== SUPPLIED PASSAGE ==

Technology Evaluation
Technology evaluation is a systematic process of objectively comparing different solutions before purchase and making the optimal choice for your organization's needs. It comprehensively examines features, cost, risk, and integration.
What is Technology Evaluation?
Technology evaluation is the systematic process of objectively comparing multiple solution candidates against organizational requirements and making the best choice. It goes beyond feature comparison alone—it comprehensively examines cost, risk, compatibility with existing systems, vendor reliability, and post-implementation support. Investing large sums without sufficient evaluation leads to failure: spending millions on unusable systems.
In a nutshell: Like thoroughly examining property before buying a house, carefully examine high-cost systems before deploying them.
Key points:
- What it does: Select the optimal option quantitatively and qualitatively from multiple candidates
- Why it’s needed: Poor choices lead to massive time and cost losses
- Who performs it: IT departments, business divisions, finance, and end-user representatives
Why it matters
Technology deployment is among the largest investments companies make. Without proper processes, being seduced by “flashy appearances” or “vendor marketing” can mean purchased functionality falls short in actual operations, requiring expensive customization. Integration costs with existing systems can also be unexpectedly high. Scientifically comparing multiple options beforehand avoids such failures.
How it works
The evaluation process follows multiple stages. First comes requirements definition: the organization clarifies “what features are needed,” “what performance level is required,” and “what’s the budget.” Next is candidate research: investigating solutions in the market.
Then comes evaluation criteria setting: quantifying which aspects matter and how much (e.g., features 30%, cost 30%, risk 20%, support 20%). Finally, detailed evaluation and comparison: vendor demos with each candidate, interviews with reference customers, cost calculation, and scoring. For example, when a sales department adopts an SFA tool (Sales Force Automation), comparing “UI intuitiveness,” “existing CRM integration ability,” “implementation period,” and “training structure” with scoring.

== DIRECTIVES ==
A - Answer these questions using the passage on technology evaluation:
(i) Which groups carry out technology evaluation, according to the key points?
(ii) What example weights does the passage give for features, cost, risk, and support when setting evaluation criteria?
(iii) What does the abbreviation SFA stand for?
B - Reproduce everything in the records from the line containing "Which is farther, is" down to the line containing "3. point 53,25", including both of those lines and nothing else.
The technology evaluation passage and the records that follow it come from unrelated sources.

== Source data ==
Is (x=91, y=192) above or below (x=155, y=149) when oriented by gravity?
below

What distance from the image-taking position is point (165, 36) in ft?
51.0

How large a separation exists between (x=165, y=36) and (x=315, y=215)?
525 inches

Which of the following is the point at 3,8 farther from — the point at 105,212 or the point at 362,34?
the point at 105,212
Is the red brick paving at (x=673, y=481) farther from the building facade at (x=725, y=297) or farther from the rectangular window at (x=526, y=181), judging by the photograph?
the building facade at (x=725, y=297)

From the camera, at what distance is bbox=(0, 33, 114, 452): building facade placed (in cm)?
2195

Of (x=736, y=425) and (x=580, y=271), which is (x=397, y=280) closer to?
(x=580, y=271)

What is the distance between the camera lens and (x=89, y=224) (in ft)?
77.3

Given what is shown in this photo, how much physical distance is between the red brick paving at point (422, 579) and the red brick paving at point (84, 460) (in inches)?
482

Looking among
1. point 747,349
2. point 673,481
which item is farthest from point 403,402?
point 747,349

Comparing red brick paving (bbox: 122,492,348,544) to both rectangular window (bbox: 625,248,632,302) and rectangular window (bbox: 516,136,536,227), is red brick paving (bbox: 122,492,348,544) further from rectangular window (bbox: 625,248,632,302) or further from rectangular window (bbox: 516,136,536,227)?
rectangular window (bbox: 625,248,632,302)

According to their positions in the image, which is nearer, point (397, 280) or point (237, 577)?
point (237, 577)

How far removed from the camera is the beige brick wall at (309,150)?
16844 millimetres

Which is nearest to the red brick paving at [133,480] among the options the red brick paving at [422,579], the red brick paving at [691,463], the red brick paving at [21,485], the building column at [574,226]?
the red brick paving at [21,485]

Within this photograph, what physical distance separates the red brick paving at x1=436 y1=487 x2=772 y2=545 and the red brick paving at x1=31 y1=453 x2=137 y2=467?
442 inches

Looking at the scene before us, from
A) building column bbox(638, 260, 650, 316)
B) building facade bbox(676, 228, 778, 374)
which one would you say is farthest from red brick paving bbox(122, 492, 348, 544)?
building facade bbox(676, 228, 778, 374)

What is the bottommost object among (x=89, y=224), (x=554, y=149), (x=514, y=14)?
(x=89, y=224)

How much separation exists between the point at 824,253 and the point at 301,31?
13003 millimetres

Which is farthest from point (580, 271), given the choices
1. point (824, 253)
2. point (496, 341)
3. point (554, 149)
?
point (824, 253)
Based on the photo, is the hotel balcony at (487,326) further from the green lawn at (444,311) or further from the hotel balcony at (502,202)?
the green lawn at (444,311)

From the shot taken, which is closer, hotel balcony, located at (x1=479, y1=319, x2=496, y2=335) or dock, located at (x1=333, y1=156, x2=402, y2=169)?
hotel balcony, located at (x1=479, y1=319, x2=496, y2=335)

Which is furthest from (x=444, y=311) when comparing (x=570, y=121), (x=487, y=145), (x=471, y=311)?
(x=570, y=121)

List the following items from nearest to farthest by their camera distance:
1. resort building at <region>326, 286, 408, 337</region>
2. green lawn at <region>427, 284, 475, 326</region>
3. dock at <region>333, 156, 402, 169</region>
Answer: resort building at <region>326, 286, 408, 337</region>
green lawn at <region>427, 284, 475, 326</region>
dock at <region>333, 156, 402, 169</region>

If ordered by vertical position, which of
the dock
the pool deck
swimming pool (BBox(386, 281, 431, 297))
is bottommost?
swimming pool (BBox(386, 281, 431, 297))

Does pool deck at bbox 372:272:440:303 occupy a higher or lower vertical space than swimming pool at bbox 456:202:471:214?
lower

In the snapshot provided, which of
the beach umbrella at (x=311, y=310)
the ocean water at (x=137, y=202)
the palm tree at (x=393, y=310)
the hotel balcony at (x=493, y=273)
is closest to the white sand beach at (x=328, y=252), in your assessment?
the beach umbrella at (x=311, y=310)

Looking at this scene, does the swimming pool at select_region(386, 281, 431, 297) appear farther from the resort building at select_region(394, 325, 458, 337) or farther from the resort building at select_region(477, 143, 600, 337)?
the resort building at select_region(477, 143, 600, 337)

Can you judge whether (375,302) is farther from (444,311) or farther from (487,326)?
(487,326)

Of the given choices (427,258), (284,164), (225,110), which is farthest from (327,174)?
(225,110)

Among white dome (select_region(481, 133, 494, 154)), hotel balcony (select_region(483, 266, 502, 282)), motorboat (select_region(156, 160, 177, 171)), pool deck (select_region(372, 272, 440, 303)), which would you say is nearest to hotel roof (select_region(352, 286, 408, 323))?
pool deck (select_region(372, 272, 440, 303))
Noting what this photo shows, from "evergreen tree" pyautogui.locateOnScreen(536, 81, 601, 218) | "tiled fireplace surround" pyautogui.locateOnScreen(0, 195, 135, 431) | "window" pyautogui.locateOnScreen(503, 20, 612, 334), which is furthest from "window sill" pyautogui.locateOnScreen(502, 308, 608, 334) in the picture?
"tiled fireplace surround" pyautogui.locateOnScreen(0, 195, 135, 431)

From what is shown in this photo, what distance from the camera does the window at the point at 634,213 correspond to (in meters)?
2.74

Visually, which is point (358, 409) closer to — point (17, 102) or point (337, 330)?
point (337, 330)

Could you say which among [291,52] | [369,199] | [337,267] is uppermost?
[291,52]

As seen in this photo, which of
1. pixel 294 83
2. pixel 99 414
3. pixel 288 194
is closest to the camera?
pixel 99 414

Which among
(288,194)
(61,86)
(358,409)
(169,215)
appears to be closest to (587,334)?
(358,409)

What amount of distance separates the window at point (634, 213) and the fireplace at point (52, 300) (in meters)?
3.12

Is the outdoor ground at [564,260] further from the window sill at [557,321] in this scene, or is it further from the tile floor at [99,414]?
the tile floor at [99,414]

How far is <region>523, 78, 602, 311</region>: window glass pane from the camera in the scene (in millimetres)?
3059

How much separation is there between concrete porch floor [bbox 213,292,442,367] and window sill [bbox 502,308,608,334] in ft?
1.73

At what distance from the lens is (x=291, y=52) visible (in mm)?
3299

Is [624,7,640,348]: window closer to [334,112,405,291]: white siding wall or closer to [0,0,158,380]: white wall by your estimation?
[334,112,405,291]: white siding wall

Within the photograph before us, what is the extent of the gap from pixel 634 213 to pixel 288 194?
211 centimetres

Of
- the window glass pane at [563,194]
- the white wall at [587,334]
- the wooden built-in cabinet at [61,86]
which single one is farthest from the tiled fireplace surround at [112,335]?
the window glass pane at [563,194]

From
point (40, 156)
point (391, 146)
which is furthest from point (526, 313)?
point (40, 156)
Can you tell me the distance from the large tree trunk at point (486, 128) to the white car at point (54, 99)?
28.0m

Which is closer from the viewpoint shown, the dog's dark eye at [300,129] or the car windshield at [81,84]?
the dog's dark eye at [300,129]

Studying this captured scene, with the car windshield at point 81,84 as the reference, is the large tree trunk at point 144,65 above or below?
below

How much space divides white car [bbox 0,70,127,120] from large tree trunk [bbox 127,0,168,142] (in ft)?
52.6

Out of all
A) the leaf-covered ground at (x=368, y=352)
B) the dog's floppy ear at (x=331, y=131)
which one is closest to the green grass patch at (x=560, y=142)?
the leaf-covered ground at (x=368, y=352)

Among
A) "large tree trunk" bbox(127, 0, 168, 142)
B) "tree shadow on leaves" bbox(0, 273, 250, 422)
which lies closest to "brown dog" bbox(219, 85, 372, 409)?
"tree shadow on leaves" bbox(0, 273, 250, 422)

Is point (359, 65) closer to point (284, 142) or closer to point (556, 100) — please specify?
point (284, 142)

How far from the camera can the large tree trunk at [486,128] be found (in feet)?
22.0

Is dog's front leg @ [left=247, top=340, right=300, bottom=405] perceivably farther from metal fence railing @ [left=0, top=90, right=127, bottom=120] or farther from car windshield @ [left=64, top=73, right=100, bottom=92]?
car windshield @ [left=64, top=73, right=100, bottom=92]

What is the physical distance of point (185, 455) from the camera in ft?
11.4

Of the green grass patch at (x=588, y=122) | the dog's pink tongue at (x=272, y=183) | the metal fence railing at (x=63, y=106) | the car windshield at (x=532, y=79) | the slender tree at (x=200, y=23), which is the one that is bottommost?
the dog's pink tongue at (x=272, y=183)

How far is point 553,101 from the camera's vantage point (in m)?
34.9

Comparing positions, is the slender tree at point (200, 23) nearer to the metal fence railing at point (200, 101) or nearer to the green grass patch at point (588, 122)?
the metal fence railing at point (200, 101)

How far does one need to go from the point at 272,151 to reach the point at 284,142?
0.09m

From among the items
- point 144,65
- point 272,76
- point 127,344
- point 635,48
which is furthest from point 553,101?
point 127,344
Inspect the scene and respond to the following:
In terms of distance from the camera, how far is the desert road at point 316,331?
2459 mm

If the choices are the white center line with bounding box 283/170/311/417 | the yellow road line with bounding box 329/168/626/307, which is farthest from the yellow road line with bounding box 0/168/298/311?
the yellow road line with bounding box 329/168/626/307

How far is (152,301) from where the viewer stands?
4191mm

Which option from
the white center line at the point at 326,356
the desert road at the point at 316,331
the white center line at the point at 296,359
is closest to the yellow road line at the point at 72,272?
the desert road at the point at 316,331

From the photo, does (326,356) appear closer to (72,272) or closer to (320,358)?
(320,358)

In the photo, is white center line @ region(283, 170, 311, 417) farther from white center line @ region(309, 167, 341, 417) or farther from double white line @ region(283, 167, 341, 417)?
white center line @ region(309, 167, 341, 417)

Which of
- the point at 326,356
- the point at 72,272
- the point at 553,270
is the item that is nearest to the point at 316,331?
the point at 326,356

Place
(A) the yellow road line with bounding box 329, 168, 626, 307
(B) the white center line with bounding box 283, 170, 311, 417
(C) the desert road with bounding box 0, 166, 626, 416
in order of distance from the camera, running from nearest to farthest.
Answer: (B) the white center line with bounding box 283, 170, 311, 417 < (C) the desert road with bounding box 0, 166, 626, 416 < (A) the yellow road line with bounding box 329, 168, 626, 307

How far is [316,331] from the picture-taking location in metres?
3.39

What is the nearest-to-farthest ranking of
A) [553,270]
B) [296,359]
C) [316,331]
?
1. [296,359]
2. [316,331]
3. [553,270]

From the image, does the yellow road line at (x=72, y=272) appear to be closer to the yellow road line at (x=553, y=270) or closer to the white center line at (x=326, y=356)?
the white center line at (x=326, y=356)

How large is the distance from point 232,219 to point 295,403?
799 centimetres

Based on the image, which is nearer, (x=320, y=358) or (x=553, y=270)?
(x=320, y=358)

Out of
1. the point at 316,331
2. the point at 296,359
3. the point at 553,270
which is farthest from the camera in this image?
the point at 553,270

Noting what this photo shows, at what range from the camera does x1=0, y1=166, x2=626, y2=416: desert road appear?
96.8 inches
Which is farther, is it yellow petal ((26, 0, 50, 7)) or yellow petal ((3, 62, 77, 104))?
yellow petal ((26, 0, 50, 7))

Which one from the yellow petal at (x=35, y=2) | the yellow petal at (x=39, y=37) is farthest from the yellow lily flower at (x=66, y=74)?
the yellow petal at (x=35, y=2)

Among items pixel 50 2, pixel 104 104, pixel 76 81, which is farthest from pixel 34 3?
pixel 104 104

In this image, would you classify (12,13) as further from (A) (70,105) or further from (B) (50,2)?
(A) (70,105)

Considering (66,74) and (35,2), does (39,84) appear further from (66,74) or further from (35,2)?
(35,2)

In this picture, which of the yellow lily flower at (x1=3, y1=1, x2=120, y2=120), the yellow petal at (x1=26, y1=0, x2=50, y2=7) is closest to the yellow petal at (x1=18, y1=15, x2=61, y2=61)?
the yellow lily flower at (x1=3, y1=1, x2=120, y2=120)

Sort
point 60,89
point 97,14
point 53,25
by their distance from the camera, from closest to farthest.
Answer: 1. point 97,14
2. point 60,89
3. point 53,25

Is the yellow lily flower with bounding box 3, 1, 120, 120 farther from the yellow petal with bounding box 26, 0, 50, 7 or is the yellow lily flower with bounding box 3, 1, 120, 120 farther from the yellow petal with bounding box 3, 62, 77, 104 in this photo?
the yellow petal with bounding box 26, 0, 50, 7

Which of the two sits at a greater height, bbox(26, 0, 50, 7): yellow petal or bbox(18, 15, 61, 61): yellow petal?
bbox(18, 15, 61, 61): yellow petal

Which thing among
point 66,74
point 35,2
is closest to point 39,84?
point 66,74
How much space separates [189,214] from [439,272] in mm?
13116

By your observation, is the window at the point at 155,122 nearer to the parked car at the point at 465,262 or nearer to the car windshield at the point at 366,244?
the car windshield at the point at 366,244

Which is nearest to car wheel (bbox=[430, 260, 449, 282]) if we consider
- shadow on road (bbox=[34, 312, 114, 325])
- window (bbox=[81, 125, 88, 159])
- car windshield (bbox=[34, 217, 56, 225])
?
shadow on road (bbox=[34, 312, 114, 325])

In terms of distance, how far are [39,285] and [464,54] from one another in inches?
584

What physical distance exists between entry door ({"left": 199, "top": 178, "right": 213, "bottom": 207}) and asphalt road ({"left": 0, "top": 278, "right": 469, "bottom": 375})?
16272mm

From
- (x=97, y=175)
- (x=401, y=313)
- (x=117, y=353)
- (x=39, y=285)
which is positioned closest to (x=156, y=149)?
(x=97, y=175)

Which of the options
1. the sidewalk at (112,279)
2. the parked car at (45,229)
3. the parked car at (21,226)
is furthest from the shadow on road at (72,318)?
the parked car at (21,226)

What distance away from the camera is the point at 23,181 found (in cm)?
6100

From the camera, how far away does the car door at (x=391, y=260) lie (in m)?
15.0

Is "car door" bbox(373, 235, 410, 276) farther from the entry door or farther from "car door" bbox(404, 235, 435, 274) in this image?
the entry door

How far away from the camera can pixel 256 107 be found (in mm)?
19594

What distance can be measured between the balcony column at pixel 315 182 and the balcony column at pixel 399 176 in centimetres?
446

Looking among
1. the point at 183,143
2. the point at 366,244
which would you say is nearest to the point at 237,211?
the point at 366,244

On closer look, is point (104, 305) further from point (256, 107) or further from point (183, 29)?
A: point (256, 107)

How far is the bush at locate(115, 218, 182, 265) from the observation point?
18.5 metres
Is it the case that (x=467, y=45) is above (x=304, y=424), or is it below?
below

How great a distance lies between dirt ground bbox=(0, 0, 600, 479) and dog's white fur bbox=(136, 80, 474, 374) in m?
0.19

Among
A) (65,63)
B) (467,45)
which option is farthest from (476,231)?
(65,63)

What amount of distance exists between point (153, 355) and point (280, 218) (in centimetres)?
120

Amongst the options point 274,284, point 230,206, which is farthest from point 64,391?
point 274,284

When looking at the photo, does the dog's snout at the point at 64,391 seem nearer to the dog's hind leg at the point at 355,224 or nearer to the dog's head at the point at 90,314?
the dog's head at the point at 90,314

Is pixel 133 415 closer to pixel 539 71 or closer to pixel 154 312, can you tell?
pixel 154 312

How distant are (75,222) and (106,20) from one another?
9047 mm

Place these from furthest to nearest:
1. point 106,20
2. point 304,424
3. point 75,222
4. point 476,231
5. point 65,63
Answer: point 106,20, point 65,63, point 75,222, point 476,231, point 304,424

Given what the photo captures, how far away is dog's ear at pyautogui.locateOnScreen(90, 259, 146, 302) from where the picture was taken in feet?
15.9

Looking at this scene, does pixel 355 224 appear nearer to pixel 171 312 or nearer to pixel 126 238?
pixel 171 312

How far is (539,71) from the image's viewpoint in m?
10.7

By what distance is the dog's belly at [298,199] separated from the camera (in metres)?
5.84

== TASK RESULTS ==
A -
(i) IT departments, business divisions, finance, and end-user representatives
(ii) Features 30%, cost 30%, risk 20%, support 20%
(iii) Sales Force Automation

B -
Which is farther, is it yellow petal ((26, 0, 50, 7)) or yellow petal ((3, 62, 77, 104))?
yellow petal ((26, 0, 50, 7))

Which one from the yellow petal at (x=35, y=2) | the yellow petal at (x=39, y=37) is farthest from the yellow lily flower at (x=66, y=74)?
the yellow petal at (x=35, y=2)

Among items pixel 50 2, pixel 104 104, pixel 76 81, which is farthest from pixel 34 3?
pixel 104 104

In this image, would you classify (12,13) as further from (A) (70,105) or further from (B) (50,2)?
(A) (70,105)

Considering (66,74) and (35,2), does (39,84) appear further from (66,74) or further from (35,2)?
(35,2)

In this picture, which of the yellow lily flower at (x1=3, y1=1, x2=120, y2=120), the yellow petal at (x1=26, y1=0, x2=50, y2=7) is closest to the yellow petal at (x1=18, y1=15, x2=61, y2=61)?
the yellow lily flower at (x1=3, y1=1, x2=120, y2=120)

Sort
point 60,89
point 97,14
point 53,25
by their distance from the camera, from closest to farthest.
Answer: 1. point 97,14
2. point 60,89
3. point 53,25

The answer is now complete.